Imperia, rifiuti: emanato il mega appalto per il trasporto e recupero dell'organico. Il valore della gara ammonta a oltre 5 milioni e mezzo di euro

La scadenza delle offerte è fissata per il 10 febbraio. Due sono i lotti per cui le aziende potranno concorrere mentre è di 3 anni la durata del servizio. Se dovesse entrare in funzione l'impianto, in località Colli a Taggia, l'affidamento si interromperà

Imperia, rifiuti: emanato il mega appalto per il trasporto e recupero dell'organico. Il valore della gara ammonta a oltre 5 milioni e mezzo di euro

Emanata la gara d'appalto per il servizio di avvio al recupero e trasporto della frazione organica 'Cer' della raccolta differenziata. Come stabilito dal disciplinare di gara, predisposto dal Comune, le offerte potranno essere presentate entro il 10 febbraio.

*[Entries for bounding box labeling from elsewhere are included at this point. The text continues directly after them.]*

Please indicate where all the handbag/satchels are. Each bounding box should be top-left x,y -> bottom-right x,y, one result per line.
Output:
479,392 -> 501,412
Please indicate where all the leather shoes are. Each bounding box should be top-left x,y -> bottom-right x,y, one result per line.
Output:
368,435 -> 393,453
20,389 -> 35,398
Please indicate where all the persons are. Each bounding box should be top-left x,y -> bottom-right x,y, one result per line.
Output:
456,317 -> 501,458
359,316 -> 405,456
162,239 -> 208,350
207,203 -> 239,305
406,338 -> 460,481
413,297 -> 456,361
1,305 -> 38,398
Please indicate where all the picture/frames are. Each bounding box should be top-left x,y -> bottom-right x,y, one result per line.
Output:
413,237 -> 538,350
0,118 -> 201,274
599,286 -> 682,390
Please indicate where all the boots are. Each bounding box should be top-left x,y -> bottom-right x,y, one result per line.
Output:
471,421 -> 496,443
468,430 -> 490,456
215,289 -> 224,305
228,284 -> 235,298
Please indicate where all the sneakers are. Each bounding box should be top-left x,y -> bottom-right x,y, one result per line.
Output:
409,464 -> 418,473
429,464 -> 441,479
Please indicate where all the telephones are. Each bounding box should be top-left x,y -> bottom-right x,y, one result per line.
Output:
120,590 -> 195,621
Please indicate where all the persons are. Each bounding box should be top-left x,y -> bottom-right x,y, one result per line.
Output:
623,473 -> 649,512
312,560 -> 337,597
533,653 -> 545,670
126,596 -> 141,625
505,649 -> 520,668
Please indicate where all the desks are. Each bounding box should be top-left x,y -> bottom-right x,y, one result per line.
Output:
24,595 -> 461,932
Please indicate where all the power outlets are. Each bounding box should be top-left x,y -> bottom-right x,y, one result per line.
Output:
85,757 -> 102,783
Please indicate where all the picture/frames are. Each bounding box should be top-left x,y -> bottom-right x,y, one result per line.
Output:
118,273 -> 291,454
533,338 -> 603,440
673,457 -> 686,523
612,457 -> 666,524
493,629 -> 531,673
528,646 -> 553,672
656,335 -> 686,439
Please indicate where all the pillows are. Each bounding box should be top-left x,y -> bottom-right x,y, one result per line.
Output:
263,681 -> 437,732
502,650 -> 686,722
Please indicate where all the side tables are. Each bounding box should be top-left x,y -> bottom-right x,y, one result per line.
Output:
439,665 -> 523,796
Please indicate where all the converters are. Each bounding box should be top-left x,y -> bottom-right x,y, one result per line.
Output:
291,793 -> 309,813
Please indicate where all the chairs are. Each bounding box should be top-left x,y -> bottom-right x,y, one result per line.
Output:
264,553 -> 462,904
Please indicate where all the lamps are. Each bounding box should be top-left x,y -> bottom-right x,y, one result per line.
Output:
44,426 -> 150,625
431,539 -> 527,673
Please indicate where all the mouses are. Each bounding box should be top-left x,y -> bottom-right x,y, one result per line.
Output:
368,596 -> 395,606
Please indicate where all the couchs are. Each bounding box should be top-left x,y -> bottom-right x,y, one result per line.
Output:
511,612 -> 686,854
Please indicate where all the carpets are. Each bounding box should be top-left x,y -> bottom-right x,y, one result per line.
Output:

L'appalto, che verrà aggiudicata con il criterio del minor prezzo, prevede l'affidamento per tre anni e possibilità di rinnovo di altri due e proroga tecnica di 6 mesi, parte da una base di 779 mila e 760,00. Il valore ammonta per il lotto 1 a 2 milioni e 189 mila e 55 euro mentre quello per il secondo Lotto a 3 milioni e 366 mila euro. Il totale quindi è di 5 milioni e 555 mila e 55 euro. I due lotti sono aggiudicabili separatamente. Il lotto 1 riguarda il servizio di trasporto all'impianto mentre il 2° lotto il trattamento e recupero del tipo di rifiuto. 

Tra i requisiti di idoneità che devono avere le imprese ci sono l'iscrizione alla Camera di Commercio o al registro delle commissioni provinciali per l’artigianato e se si tratta di cooperative l'iscrizione al relativo albo. Per il lotto uno occorre avere l'iscrizione all'albo nazionale dei gestori ambientali (cat 1, classe C) mentre per il lotto 2 l' autorizzazione e iscrizione all'esercizio impianto trattamento rifiuti oggetto dell’appalto. Nel caso l'offerente abbia la propria sede ad una distanza superiore ai 450 km da Imperia è richiesta anche la disponibilità di un'area di stoccaggio intermedia. 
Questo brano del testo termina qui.